Chung-Yin might be a new face at Tattersalls Ireland but Paul Harley, the company's representative for Germany and Scandinavia, has a deep understanding as to what a lot of clients want from this sale. Harley himself has done a lot of business at this breeze-up sale down through the years. He hopes to be active again when things kick off at 10am on Friday morning and shared a genuine optimism about what trade will bring in between post-breeze inspections on Thursday. 

He said, “The Scandinavians feel very welcome here and they love this sale. Exporting is much more straightforward for the Scandinavians and, not only that, but they have had a lot of success shopping in Ireland. There are a lot of people here. Alex Cairns, of Irish Thoroughbred Marketing, does a lot of work in attracting foreign investors to this sale and told me that we have 22 Scandinavian buyers here. I think there are a couple of German buyers as well. To be fair, we would have a lot of clients at different levels this week and hope to be busy.”

Tattersalls Ireland has traditionally had a strong cohort of buyers from Scandinavia and Italy but, if there is an area that has been developing in recent times, perhaps that is Eastern Europe. 

Just last year, the European Pattern Committee upgraded Poland's flagship race, the Wielka Warszawska, to Listed status. One of the leading trainers in that nation, Maciej [pronounced Magic] Kacprzyk stated his intention not to leave Fairyhouse empty handed.

He said, “I think Ireland offers the best quality horses and value for money in Europe. What I love about Ireland is that they have excellent sires but also a lot of horses by some new sires who could also be very good. We are also buying in France but France is much more expensive than Ireland. After Brexit, I decided not to go to Britain. Okay, from Ireland it is expensive to travel the horses home but it is a lot easier than from Britain.”

Kacprzyk added, “We are going to buy two or three horses this week and have a decent budget as well. For Poland, we are not searching for typical two-year-old types. We want mile-plus horses so that's what I am looking for this week.”

A trip to Tattersalls Ireland wouldn't be complete without a chat with the Thistle brothers or, to afford them their correct title, the Shinnick brothers who couldn't have wished for a better start to the consigning ranks when selling a Make Believe (GB) filly for €170,000 here last year.

The boys came out with the brilliant line that the filly “looked fast going past thistles” after the sale 12 months ago and are back again with a speedy Arizona (Ire) filly who showed up well on all of the times sheets and appears to be going down well with many of the top buyers. 

John Shinnick said, “We only gave 20 grand for this filly. She has been galloping around the same field of thistles as the last one so it's obviously working! It's a good thrill. It's a great buzz when you get one ready for the breeze-up sale because it's not simple. There is only one date and so much can go wrong so, when it works out, it's some buzz.”

While John, 22, is a talented dual-purpose rider who has partnered many winners on the track, his brother Andy, 27, keeps the show going at home. 

He concluded, “I do all the dirty work-riding out in the rain and things like that!

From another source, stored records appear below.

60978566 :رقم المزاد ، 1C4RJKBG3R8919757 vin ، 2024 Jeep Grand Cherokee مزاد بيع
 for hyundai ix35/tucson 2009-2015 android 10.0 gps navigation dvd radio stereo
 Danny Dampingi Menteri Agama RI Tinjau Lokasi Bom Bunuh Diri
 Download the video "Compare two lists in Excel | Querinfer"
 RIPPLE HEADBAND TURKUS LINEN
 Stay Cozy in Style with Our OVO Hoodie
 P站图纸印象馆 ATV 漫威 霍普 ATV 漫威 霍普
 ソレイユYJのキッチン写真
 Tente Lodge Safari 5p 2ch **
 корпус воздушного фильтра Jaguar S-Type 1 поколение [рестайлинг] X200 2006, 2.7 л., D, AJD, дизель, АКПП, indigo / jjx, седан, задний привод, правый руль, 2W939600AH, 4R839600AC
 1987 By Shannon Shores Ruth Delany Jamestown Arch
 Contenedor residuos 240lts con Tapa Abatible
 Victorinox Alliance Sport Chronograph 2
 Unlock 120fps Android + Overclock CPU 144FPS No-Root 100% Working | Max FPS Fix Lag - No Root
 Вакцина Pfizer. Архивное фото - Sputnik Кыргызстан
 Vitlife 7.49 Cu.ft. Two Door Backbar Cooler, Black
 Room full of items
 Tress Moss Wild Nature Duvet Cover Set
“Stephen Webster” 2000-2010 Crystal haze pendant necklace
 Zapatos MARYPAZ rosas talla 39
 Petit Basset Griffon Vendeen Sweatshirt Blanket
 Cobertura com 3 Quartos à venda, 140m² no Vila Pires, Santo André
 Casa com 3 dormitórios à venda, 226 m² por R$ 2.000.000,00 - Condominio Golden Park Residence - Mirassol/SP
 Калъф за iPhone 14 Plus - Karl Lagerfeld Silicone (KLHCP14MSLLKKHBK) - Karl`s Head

This is only our second year at it but we're really enjoying it and we are learning from Blarney Holland, who is one of the best in the game. He's only five minutes down the road from us in Cork and has been a massive help.

“We've seen loads of lads buy horses and lose a load of money so we were conscious of that when we sold the filly last year and then we didn't go mad at the yearling sales. Thankfully this filly breezed well and she seems to be going down okay. There are plenty of people here so hopefully all goes well tomorrow.”